Identify Fuzzy Duplicates at Scale

A clever technique to optimize the deduplication algorithm.

Oct 26, 2024

Announcement

Starting tomorrow, we won’t be publishing new issues on Sundays. Every week, you’ll hear from us 6 days a week—Monday to Saturday.

Let’s get to today’s post now.

Identify Fuzzy Duplicates

Data duplication is a big problem that many organizations face.

Methods like df.drop_duplicates() in Pandas work well when you have exact duplicates.

Using Pandas to remove duplicate records

But what if the data has fuzzy duplicates?

Fuzzy duplicates are those records that are not exact copies of each other, but somehow, they appear to be the same. This is shown below:

The records have the same first name, a similar address, and almost the same phone number.

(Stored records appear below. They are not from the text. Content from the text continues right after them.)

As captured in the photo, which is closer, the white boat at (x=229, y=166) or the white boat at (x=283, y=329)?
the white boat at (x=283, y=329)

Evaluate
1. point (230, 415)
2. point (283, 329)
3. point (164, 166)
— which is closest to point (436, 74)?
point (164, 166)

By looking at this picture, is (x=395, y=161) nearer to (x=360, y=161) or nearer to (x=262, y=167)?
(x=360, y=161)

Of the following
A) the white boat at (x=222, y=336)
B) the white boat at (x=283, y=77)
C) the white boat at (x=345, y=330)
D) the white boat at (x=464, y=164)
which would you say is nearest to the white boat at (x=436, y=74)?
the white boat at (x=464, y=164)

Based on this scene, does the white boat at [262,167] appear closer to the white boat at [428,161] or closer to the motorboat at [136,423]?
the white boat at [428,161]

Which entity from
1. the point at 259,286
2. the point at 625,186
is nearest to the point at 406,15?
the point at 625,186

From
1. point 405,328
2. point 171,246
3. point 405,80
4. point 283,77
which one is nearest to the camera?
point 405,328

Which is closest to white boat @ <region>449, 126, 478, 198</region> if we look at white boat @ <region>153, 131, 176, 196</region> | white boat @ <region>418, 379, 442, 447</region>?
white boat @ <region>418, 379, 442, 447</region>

The Pandas method will be ineffective since it will only remove exact duplicates.

So what can we do here?

A naive solution

Let’s imagine that your data has over a million records.

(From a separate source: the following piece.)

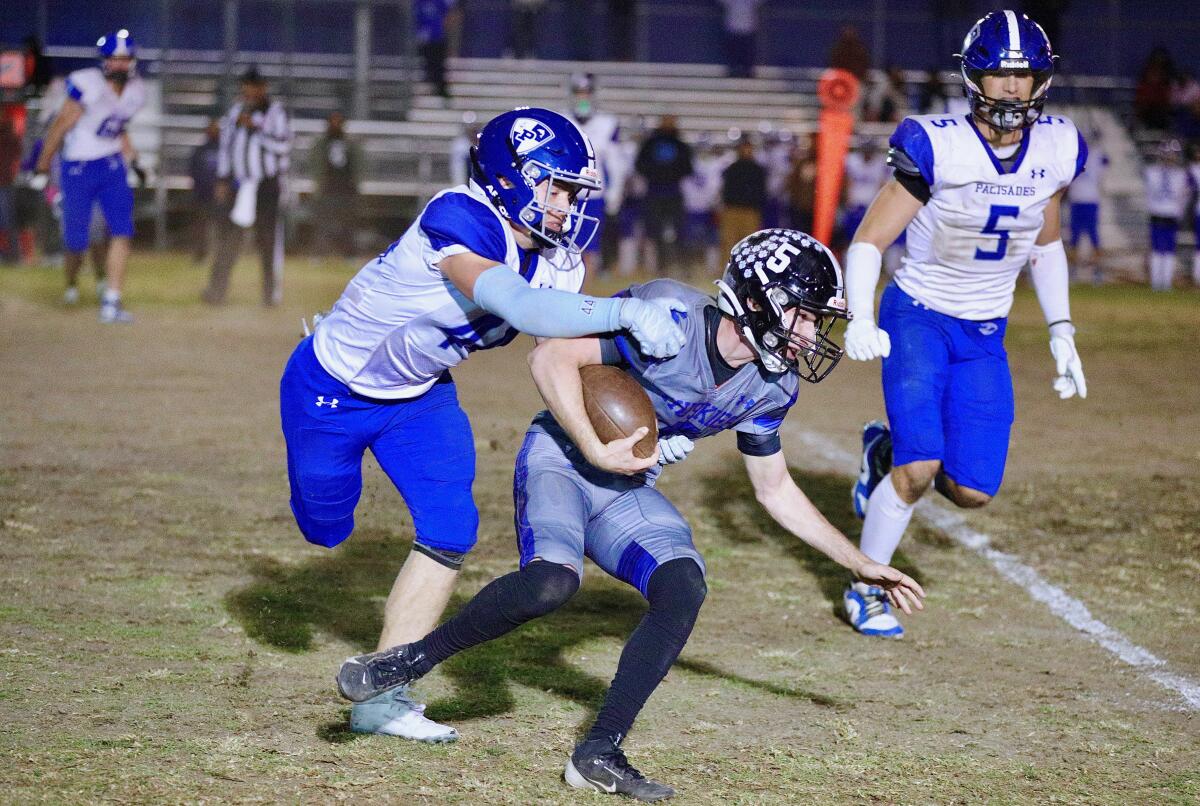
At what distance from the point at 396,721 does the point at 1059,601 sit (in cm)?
285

One way could be to naively compare every pair of records, as depicted below:

We can formulate a distance metric for each field and generate a similarity score for each pair of records.

But this approach is infeasible at scale.

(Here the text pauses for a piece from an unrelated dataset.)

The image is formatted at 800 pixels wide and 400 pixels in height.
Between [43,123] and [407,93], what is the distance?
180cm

For instance, on a dataset with just a million records, comparing every pair of records will result in 10^12 comparisons (n^2).

Even if we assume a decent speed of 10,000 comparisons per second, this approach will take ~3 years to complete.

Can we do better?

A special property of duplicates

If two records are duplicates, they will certainly possess some lexical (or textual) overlap.

For instance, consider the dataset below:

Here, comparing the name “Daniel” to “Philip” or “Shannon” to “Julia” makes no sense since There is literally no lexical overlap.

Thus, they are guaranteed to be distinct records.

Yet, the naive approach will still compare them.

We can utilize this “lexical overlap” property of duplicates to cleverly reduce the total comparisons.

Bucketing duplicates

Segregating the data into smaller buckets by applying some rules can help.

For instance, consider the above dataset again. One rule could be to create buckets based on the first three letters of the first name.

Thus, we will only compare two records if they are in the same bucket.

If the first three letters are different, the records will fall into different buckets. Thus, they won’t be compared at all.

After segregating the records, we would have eliminated almost 98-99% of unnecessary comparisons that would have happened otherwise.

The figure “98-99%” comes from my practical experience on solving this problem on a dataset of such massive size.

Finally, we can use our naive comparison algorithm on each individual bucket.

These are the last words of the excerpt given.